*Exercise*:
In the article about the crowdfunding campaign, repeat word for word the part from "While the crowdfunding" to "earlier this month.".

*Passage for review*:
And now, they have the chance to become investors in the business.

The company started a Seedrs crowdfunding campaign to raise £500,000 for digital expansion earlier this month — and it's already surpassed its target.

"To go into the tech world and digital world, we need to go big or go home," Sayle said.

"We need a site and an app to go with it, and that's not cheap.

"Getting individuals to put large amounts in didn't feel comfortable — it's always been about the community."

While the crowdfunding platform started out private for members only, it was opened up to the public earlier in July, and is now at £598,100, with the company already valued at £5 million pre-funding.

The company plans to use the funds to introduce a new digital platform including a Killing Kittens app (to be released in December), as well as to promote Sayle's other new app, SafeDate, which was released earlier this month.

Funding a 'safety app'

safedate tech

The idea for the app came about from a Killing Kittens chat room, where monitors — or "Community Kittens" — could see girls telling others in the group where and when they were going for a hookup, since they didn't want to tell their real friends, but wanted to make sure someone know their whereabouts.

"They liked the anonymous side of it," Sayle said.

With SafeDate, which is free to download and use, you can check in when you go on a date with information on where you're going, and select the person or people who will receive a message if you don't check back onto the platform when you say you will.

Collected data entries
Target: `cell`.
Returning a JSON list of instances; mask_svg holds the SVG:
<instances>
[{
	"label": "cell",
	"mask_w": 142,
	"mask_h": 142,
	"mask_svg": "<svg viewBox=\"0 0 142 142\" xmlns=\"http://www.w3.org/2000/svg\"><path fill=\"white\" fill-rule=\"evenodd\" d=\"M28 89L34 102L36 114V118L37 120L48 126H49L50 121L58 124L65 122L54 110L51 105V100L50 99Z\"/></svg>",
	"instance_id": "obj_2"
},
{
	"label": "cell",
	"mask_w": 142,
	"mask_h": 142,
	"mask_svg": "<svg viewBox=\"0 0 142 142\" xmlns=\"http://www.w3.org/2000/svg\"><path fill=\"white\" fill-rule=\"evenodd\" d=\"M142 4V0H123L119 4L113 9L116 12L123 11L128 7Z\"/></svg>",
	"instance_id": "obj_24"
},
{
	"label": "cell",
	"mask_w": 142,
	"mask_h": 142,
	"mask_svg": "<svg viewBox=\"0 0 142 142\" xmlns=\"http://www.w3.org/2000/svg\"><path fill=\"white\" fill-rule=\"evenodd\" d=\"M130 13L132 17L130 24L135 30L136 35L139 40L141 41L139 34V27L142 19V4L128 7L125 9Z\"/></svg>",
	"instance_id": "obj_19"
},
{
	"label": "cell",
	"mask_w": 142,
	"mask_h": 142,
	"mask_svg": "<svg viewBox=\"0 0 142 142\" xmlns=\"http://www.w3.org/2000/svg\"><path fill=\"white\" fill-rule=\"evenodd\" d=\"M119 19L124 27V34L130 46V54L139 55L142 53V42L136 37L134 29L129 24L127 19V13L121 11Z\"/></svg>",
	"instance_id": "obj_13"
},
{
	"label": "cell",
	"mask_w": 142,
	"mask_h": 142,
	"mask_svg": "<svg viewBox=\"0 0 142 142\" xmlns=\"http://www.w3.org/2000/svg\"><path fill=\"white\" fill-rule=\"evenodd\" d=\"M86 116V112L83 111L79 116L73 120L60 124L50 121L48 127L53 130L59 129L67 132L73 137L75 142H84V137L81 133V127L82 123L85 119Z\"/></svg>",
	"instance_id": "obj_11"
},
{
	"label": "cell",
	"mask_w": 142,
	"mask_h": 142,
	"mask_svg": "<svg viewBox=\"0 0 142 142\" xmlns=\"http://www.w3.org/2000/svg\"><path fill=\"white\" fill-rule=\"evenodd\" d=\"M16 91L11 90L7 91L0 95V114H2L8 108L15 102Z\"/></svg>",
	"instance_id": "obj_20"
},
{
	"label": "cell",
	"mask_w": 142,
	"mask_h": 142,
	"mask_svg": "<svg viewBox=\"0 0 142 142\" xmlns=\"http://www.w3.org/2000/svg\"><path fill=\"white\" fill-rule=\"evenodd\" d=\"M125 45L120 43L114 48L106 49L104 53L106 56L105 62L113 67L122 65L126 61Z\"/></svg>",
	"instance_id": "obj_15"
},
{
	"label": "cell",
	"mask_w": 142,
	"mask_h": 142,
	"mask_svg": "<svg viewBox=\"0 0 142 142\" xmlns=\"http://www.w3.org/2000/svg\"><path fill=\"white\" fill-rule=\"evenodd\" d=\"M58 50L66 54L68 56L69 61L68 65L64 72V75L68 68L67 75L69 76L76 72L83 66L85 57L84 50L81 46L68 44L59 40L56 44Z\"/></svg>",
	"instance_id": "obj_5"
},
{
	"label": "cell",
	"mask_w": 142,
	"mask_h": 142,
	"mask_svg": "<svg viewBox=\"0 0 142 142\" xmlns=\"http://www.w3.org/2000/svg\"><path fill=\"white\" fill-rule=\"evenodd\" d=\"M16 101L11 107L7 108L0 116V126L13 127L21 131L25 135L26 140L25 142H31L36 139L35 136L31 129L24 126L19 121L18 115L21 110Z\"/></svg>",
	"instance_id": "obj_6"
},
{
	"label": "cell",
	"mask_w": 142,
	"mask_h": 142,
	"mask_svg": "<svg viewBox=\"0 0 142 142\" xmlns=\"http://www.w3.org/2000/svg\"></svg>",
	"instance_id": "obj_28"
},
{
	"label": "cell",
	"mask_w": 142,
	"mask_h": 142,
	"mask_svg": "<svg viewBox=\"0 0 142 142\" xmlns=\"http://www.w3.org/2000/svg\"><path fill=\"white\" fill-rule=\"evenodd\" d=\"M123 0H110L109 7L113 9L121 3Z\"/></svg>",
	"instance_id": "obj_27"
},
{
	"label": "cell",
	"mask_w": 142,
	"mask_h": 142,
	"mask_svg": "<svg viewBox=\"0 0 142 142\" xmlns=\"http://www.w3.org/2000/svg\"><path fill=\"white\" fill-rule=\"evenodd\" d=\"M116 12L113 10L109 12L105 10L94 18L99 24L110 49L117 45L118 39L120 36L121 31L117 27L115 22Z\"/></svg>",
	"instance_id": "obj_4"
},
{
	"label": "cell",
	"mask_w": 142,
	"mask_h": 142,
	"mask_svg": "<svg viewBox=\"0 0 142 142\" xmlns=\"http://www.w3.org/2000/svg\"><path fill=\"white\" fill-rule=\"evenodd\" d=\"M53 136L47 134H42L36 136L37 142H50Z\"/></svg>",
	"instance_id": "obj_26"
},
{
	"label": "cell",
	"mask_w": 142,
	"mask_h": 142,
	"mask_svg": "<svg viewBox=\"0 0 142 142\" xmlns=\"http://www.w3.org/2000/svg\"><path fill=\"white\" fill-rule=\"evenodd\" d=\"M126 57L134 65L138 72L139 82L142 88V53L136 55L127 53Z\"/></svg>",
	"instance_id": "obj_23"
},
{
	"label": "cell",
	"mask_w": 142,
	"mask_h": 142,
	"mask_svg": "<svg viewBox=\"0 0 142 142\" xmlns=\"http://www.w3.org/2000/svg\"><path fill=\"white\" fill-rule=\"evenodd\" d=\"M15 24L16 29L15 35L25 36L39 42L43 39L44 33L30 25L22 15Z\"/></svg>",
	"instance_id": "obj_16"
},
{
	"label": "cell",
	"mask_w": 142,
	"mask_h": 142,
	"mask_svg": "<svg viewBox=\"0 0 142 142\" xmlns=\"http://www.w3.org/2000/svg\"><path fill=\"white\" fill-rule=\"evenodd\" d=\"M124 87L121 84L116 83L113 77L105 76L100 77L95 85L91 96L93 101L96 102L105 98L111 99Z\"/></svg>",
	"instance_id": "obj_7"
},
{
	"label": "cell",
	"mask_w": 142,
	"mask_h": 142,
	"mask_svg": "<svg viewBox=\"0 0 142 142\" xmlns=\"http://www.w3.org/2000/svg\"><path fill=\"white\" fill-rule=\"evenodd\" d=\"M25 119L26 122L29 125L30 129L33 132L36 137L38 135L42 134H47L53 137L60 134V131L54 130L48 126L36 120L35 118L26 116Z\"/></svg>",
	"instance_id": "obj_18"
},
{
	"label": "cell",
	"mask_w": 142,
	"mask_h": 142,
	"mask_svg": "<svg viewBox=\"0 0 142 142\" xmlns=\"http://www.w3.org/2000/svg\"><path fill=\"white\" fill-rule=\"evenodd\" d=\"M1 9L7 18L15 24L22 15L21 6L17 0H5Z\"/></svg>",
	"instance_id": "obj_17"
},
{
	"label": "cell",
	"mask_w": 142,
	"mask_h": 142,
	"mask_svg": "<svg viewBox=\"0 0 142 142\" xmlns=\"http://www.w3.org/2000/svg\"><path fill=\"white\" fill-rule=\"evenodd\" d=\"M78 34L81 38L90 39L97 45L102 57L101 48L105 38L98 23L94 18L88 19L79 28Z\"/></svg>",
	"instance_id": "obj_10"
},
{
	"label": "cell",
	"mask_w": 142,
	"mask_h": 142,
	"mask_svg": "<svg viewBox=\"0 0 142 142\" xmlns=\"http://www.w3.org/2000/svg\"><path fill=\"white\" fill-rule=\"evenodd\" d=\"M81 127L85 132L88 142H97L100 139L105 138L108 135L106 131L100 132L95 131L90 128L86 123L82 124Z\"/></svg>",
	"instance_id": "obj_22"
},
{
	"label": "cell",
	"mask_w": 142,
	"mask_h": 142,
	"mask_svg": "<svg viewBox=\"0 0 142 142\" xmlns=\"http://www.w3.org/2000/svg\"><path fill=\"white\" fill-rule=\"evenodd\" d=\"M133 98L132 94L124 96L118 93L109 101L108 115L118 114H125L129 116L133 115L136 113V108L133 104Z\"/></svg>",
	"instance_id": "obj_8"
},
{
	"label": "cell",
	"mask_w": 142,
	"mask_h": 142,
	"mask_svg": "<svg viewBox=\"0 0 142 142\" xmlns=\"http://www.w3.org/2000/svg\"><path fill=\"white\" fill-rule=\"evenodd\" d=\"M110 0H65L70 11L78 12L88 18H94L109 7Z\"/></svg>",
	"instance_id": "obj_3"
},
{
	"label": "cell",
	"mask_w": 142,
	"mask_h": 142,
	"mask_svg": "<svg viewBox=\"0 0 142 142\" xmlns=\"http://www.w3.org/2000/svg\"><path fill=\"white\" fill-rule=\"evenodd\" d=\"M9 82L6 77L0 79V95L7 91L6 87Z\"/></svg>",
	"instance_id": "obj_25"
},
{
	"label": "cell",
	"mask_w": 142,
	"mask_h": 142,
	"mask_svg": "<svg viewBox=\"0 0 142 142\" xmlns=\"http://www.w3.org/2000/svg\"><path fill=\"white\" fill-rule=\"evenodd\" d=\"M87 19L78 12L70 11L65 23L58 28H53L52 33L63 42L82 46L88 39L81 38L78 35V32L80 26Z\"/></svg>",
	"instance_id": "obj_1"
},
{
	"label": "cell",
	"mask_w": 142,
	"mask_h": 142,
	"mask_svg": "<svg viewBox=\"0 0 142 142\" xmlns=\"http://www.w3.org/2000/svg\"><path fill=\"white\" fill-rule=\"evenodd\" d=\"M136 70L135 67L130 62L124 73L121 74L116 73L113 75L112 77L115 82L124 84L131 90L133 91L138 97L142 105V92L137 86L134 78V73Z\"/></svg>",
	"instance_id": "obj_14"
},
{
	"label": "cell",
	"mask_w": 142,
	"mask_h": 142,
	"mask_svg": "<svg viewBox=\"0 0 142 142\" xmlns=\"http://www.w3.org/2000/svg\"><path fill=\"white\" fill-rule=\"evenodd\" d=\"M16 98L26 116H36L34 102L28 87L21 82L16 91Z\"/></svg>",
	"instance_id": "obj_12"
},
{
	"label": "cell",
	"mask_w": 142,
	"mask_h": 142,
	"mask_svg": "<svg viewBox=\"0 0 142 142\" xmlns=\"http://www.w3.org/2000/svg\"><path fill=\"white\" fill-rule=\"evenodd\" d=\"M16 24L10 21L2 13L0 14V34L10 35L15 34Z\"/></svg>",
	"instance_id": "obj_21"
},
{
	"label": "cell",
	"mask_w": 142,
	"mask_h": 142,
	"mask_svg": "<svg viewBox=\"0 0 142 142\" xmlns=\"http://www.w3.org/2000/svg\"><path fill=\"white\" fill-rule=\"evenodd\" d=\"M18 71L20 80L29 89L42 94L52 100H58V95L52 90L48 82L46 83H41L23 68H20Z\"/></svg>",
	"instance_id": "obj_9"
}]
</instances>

*Task result*:
While the crowdfunding platform started out private for members only, it was opened up to the public earlier in July, and is now at £598,100, with the company already valued at £5 million pre-funding.

The company plans to use the funds to introduce a new digital platform including a Killing Kittens app (to be released in December), as well as to promote Sayle's other new app, SafeDate, which was released earlier this month.